## Task goal:
Format every row below as a JSON list of strings, with one string per line and no blank lines.

——————

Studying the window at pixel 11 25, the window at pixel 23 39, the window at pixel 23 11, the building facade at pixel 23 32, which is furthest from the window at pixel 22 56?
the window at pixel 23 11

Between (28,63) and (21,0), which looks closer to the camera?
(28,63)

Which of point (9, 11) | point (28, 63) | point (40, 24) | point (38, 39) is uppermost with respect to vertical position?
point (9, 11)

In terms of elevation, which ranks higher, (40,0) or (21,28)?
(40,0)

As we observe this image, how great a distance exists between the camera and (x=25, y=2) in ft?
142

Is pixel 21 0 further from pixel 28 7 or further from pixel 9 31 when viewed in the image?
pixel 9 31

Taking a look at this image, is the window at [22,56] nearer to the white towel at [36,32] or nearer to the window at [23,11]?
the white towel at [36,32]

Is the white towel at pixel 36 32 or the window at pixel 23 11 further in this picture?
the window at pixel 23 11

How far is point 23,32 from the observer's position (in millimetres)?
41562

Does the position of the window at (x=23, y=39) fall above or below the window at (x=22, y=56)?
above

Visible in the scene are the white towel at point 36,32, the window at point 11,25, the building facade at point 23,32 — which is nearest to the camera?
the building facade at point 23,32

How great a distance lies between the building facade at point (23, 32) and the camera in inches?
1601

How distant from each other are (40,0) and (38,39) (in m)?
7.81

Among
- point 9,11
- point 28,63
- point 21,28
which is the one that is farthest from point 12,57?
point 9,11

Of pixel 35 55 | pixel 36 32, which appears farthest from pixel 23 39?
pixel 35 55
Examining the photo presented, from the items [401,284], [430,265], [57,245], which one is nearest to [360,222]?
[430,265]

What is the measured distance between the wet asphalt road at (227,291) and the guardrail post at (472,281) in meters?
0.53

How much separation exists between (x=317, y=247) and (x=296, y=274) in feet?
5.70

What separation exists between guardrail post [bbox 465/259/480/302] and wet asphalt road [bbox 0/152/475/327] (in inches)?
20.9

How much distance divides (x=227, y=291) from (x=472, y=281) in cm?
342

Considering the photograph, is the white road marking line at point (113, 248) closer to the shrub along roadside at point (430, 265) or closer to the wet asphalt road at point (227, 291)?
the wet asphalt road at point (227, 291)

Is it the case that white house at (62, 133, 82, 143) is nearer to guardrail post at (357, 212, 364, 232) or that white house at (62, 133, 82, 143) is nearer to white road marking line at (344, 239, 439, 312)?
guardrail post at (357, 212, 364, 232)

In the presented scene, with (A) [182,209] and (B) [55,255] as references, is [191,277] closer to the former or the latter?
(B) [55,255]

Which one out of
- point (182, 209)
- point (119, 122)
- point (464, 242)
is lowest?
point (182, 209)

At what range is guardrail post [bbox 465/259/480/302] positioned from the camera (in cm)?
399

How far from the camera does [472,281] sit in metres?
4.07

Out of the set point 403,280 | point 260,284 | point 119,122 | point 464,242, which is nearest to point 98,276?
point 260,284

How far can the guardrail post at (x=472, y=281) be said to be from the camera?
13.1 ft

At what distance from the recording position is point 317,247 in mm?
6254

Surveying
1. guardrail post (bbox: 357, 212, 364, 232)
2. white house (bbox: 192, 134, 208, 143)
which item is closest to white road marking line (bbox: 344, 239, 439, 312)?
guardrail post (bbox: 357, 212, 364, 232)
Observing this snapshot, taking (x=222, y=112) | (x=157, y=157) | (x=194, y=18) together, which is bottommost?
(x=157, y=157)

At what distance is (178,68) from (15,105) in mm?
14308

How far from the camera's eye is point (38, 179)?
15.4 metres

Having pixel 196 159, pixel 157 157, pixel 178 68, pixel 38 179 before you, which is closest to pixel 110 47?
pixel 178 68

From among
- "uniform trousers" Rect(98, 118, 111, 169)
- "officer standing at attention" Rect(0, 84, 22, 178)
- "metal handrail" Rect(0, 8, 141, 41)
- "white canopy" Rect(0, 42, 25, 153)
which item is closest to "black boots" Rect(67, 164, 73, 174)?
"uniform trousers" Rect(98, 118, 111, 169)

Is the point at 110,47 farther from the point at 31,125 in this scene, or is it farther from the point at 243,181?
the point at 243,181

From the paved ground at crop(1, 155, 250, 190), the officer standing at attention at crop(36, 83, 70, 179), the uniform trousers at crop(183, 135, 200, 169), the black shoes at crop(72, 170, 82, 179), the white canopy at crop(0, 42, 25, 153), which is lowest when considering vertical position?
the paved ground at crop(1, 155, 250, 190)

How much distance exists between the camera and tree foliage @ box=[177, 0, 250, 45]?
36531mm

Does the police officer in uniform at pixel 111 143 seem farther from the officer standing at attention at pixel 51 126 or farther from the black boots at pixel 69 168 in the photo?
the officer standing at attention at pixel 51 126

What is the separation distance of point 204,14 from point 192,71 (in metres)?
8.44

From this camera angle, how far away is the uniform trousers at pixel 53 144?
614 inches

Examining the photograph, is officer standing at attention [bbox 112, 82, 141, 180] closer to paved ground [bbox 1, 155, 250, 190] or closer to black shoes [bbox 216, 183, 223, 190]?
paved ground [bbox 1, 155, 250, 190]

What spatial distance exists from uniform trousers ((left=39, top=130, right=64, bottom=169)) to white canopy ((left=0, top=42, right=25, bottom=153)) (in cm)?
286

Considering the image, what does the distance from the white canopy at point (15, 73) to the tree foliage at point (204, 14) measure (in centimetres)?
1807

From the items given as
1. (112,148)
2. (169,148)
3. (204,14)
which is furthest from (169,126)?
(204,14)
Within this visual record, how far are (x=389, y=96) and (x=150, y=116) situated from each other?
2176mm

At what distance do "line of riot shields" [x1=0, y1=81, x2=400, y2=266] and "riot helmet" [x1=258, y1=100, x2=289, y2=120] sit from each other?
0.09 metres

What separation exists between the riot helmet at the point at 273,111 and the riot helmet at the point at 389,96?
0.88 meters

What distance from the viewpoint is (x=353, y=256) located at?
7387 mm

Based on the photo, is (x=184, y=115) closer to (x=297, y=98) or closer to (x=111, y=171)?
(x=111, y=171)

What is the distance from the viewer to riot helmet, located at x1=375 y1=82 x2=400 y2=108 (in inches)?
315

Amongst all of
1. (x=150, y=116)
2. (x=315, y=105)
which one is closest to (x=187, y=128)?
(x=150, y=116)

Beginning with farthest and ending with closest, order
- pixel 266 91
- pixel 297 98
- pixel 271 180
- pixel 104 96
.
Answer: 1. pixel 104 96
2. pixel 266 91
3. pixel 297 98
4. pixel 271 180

——————

## The response:
[
  "Studying the window at pixel 11 25, the window at pixel 23 39, the window at pixel 23 11, the building facade at pixel 23 32, which is furthest from the window at pixel 22 56?",
  "the window at pixel 23 11",
  "Between (28,63) and (21,0), which looks closer to the camera?",
  "(28,63)",
  "Which of point (9, 11) | point (28, 63) | point (40, 24) | point (38, 39) is uppermost with respect to vertical position?",
  "point (9, 11)",
  "In terms of elevation, which ranks higher, (40,0) or (21,28)?",
  "(40,0)",
  "As we observe this image, how great a distance exists between the camera and (x=25, y=2) in ft?",
  "142",
  "Is pixel 21 0 further from pixel 28 7 or further from pixel 9 31 when viewed in the image?",
  "pixel 9 31",
  "Taking a look at this image, is the window at [22,56] nearer to the white towel at [36,32] or nearer to the window at [23,11]?",
  "the white towel at [36,32]",
  "Is the white towel at pixel 36 32 or the window at pixel 23 11 further in this picture?",
  "the window at pixel 23 11",
  "How far is point 23,32 from the observer's position (in millimetres)?",
  "41562",
  "Does the position of the window at (x=23, y=39) fall above or below the window at (x=22, y=56)?",
  "above",
  "Visible in the scene are the white towel at point 36,32, the window at point 11,25, the building facade at point 23,32 — which is nearest to the camera?",
  "the building facade at point 23,32",
  "How great a distance lies between the building facade at point (23, 32) and the camera in inches?",
  "1601",
  "How distant from each other are (40,0) and (38,39) (in m)?",
  "7.81",
  "Among",
  "- point 9,11",
  "- point 28,63",
  "- point 21,28",
  "which is the one that is farthest from point 12,57?",
  "point 9,11",
  "Of pixel 35 55 | pixel 36 32, which appears farthest from pixel 23 39?",
  "pixel 35 55",
  "Examining the photo presented, from the items [401,284], [430,265], [57,245], which one is nearest to [360,222]?",
  "[430,265]",
  "What is the measured distance between the wet asphalt road at (227,291) and the guardrail post at (472,281) in meters?",
  "0.53",
  "How much separation exists between (x=317, y=247) and (x=296, y=274) in feet?",
  "5.70",
  "What separation exists between guardrail post [bbox 465/259/480/302] and wet asphalt road [bbox 0/152/475/327] (in inches)?",
  "20.9",
  "How much distance divides (x=227, y=291) from (x=472, y=281) in cm?",
  "342",
  "Considering the photograph, is the white road marking line at point (113, 248) closer to the shrub along roadside at point (430, 265) or closer to the wet asphalt road at point (227, 291)?",
  "the wet asphalt road at point (227, 291)",
  "Is it the case that white house at (62, 133, 82, 143) is nearer to guardrail post at (357, 212, 364, 232) or that white house at (62, 133, 82, 143) is nearer to white road marking line at (344, 239, 439, 312)?",
  "guardrail post at (357, 212, 364, 232)",
  "In the presented scene, with (A) [182,209] and (B) [55,255] as references, is [191,277] closer to the former or the latter?",
  "(B) [55,255]",
  "Which one out of",
  "- point (182, 209)",
  "- point (119, 122)",
  "- point (464, 242)",
  "is lowest?",
  "point (182, 209)",
  "At what range is guardrail post [bbox 465/259/480/302] positioned from the camera (in cm)?",
  "399",
  "How far from the camera does [472,281] sit in metres?",
  "4.07",
  "Out of the set point 403,280 | point 260,284 | point 119,122 | point 464,242, which is nearest to point 98,276?",
  "point 260,284",
  "How far can the guardrail post at (x=472, y=281) be said to be from the camera?",
  "13.1 ft",
  "At what distance from the recording position is point 317,247 in mm?",
  "6254",
  "Surveying",
  "1. guardrail post (bbox: 357, 212, 364, 232)",
  "2. white house (bbox: 192, 134, 208, 143)",
  "which item is closest to white road marking line (bbox: 344, 239, 439, 312)?",
  "guardrail post (bbox: 357, 212, 364, 232)",
  "Observing this snapshot, taking (x=222, y=112) | (x=157, y=157) | (x=194, y=18) together, which is bottommost?",
  "(x=157, y=157)",
  "At what distance is (178,68) from (15,105) in mm?",
  "14308",
  "How far from the camera's eye is point (38, 179)?",
  "15.4 metres",
  "Having pixel 196 159, pixel 157 157, pixel 178 68, pixel 38 179 before you, which is closest to pixel 110 47?",
  "pixel 178 68",
  "From among",
  "- \"uniform trousers\" Rect(98, 118, 111, 169)",
  "- \"officer standing at attention\" Rect(0, 84, 22, 178)",
  "- \"metal handrail\" Rect(0, 8, 141, 41)",
  "- \"white canopy\" Rect(0, 42, 25, 153)",
  "which item is closest to \"black boots\" Rect(67, 164, 73, 174)?",
  "\"uniform trousers\" Rect(98, 118, 111, 169)",
  "Is the point at 110,47 farther from the point at 31,125 in this scene, or is it farther from the point at 243,181?",
  "the point at 243,181",
  "From the paved ground at crop(1, 155, 250, 190), the officer standing at attention at crop(36, 83, 70, 179), the uniform trousers at crop(183, 135, 200, 169), the black shoes at crop(72, 170, 82, 179), the white canopy at crop(0, 42, 25, 153), which is lowest when considering vertical position?",
  "the paved ground at crop(1, 155, 250, 190)",
  "How much distance exists between the camera and tree foliage @ box=[177, 0, 250, 45]?",
  "36531mm",
  "Does the police officer in uniform at pixel 111 143 seem farther from the officer standing at attention at pixel 51 126 or farther from the black boots at pixel 69 168 in the photo?",
  "the officer standing at attention at pixel 51 126",
  "What is the separation distance of point 204,14 from point 192,71 (in metres)?",
  "8.44",
  "From this camera angle, how far away is the uniform trousers at pixel 53 144?",
  "614 inches",
  "Examining the photograph, is officer standing at attention [bbox 112, 82, 141, 180] closer to paved ground [bbox 1, 155, 250, 190] or closer to black shoes [bbox 216, 183, 223, 190]?",
  "paved ground [bbox 1, 155, 250, 190]",
  "What spatial distance exists from uniform trousers ((left=39, top=130, right=64, bottom=169)) to white canopy ((left=0, top=42, right=25, bottom=153)) (in cm)?",
  "286",
  "Considering the image, what does the distance from the white canopy at point (15, 73) to the tree foliage at point (204, 14) measure (in centimetres)?",
  "1807",
  "From the items given as",
  "1. (112,148)",
  "2. (169,148)",
  "3. (204,14)",
  "which is furthest from (169,126)?",
  "(204,14)",
  "Within this visual record, how far are (x=389, y=96) and (x=150, y=116) situated from each other?",
  "2176mm",
  "At what distance do \"line of riot shields\" [x1=0, y1=81, x2=400, y2=266] and \"riot helmet\" [x1=258, y1=100, x2=289, y2=120] sit from each other?",
  "0.09 metres",
  "What separation exists between the riot helmet at the point at 273,111 and the riot helmet at the point at 389,96?",
  "0.88 meters",
  "What distance from the viewpoint is (x=353, y=256) located at?",
  "7387 mm",
  "Based on the photo, is (x=184, y=115) closer to (x=297, y=98) or closer to (x=111, y=171)?",
  "(x=111, y=171)",
  "What is the distance from the viewer to riot helmet, located at x1=375 y1=82 x2=400 y2=108 (in inches)?",
  "315",
  "Amongst all of",
  "1. (x=150, y=116)",
  "2. (x=315, y=105)",
  "which one is closest to (x=187, y=128)?",
  "(x=150, y=116)",
  "Beginning with farthest and ending with closest, order",
  "- pixel 266 91",
  "- pixel 297 98",
  "- pixel 271 180",
  "- pixel 104 96",
  ".",
  "Answer: 1. pixel 104 96",
  "2. pixel 266 91",
  "3. pixel 297 98",
  "4. pixel 271 180"
]